Д'Амбрицци деловито вышагивал впереди, мы с Данном поспевали следом. В приемной сидел за письменным столом священник-дежурный. Д'Амбрицци тихо сказал ему что-то, и он не двинулся с места. Мы вошли в спальню.

Странно, просто вошли в дверь без всяких формальностей. Без стука. Без доклада.

И вскоре выяснилось, что никто бы нам и не ответил.

Поперек постели лежал лицом вниз кардинал Инделикато. Совершенно неподвижно. Даже с расстояния десяти футов было ясно, что он мертв. Я просто отметил этот факт, не задумываясь о последствиях. Отец Данн торопливо перекрестился и выдохнул:

— Господи Иисусе...

Д'Амбрицци склонился над другим человеком, я не сразу его заметил. Каллистий лежал под одеялом, придавленный весом мертвого тела. Я подошел ближе.

— Ваше святейшество? — пробормотал Д'Амбрицци. — Вы меня слышите? Саль... это я, Саймон. — Он выждал, прислушался, затем приложил пальцы к запястью правой руки Каллистия и начал прощупывать пульс. — Он жив. Просто без сознания, но жив. Помогите мне.
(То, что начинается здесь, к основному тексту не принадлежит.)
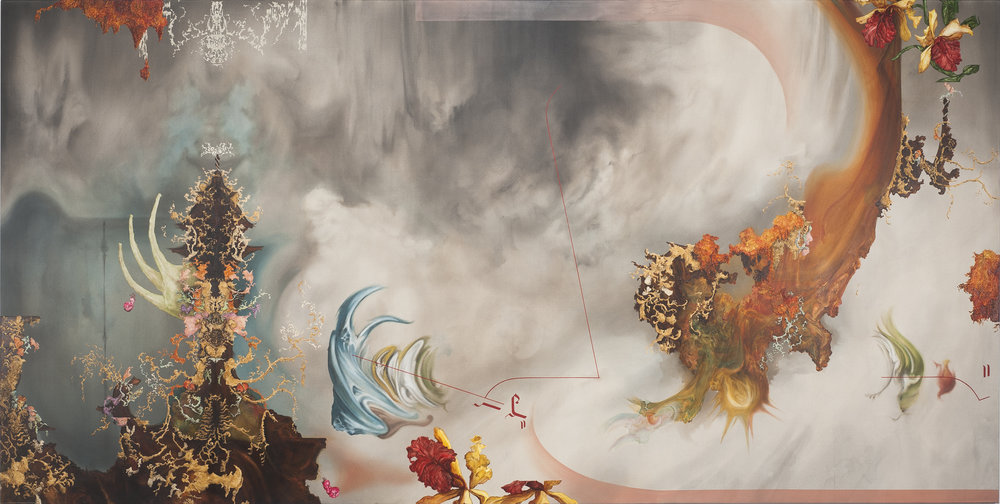 Eric Siemens,  A Settle in the Cornice Downs,  2018, Acrylic on canvas, 72 x 144 inches (182.9 x 365.8 cm)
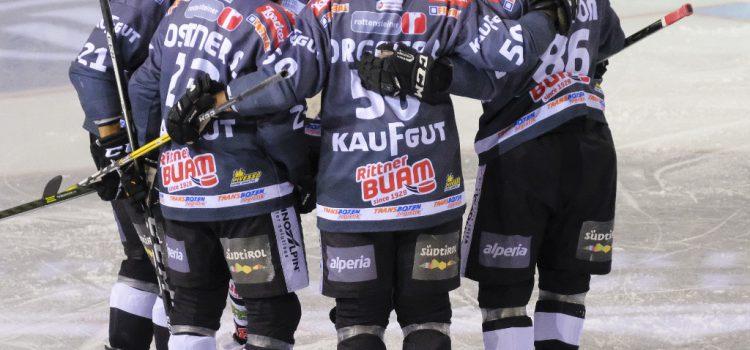 Andreas Lutz schießt Ritten zum 2:1-Sieg gegen Cortina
Данн молча наблюдал за тем, как мы с Д'Амбрицци перевернули тело кардинала Инделикато на спину.

В спальне стоял полумрак. Телевизор работал, но с выключенным звуком. По стенам метались призрачные тени. На миг показалось, что находимся мы на сцене.

Д'Амбрицци включил еще две настольные лампы вдобавок к той, что стояла у постели. Окинул внимательным взглядом мертвое тело, потом взглянул на меня и на Данна.

— Этот человек скончался от сердечного приступа.

Из груди Инделикато торчала золотая рукоятка кинжала. Мы с Данном переглянулись.

— Да, так оно и есть, — сказал Данн. — Фигурально выражаясь.

— Обширный инфаркт, — сказал Д'Амбрицци и медленно вытащил кинжал из груди покойного. Потом достал из коробки на столике несколько бумажных салфеток и старательно вытер ими лезвие. Пересек комнату, выдвинул ящик бюро, положил туда кинжал. — Флорентийская работа. Великие были мастера. — И он задвинул ящик.

— Сердечный приступ не часто сопровождается таким обильным кровотечением.

— Вы не врач, Бенджамин, и не можете судить о том, в чем не разбираетесь. — Он снял телефонную трубку. — Прямая линия. Не связана с коммутатором Ватикана. — Он набрал какой-то номер, стал ждать. — Доктор Кассони? Это Д'Амбрицци. Вы еще не в пижаме, нет?... Вот и хорошо. Я у Папы. Он без сознания, но дыхание вроде бы ровное. Так что вам лучше подъехать и взглянуть. И да, вот еще что, Кассони... У меня здесь труп. Инфаркт. Расскажу все, когда приедете. Поторопитесь. И приезжайте один, без помощника. Поняли меня?... Вот и молодец. — Он положил трубку и снова взглянул на тело Инделикато. — Мы пока что еще не знаем, кого понтифик предпочел бы видеть своим преемником. Но ясно одно, Фреди он не доверял. Вы согласны? — Он стоял и смотрел на продолговатое бледное лицо своего врага. — Плакать по Фреди никто не будет. Он был сушим дьяволом, проклятый сукин сын, и получил то, чего заслуживал. Пусть теперь Господь Бог с ним разбирается...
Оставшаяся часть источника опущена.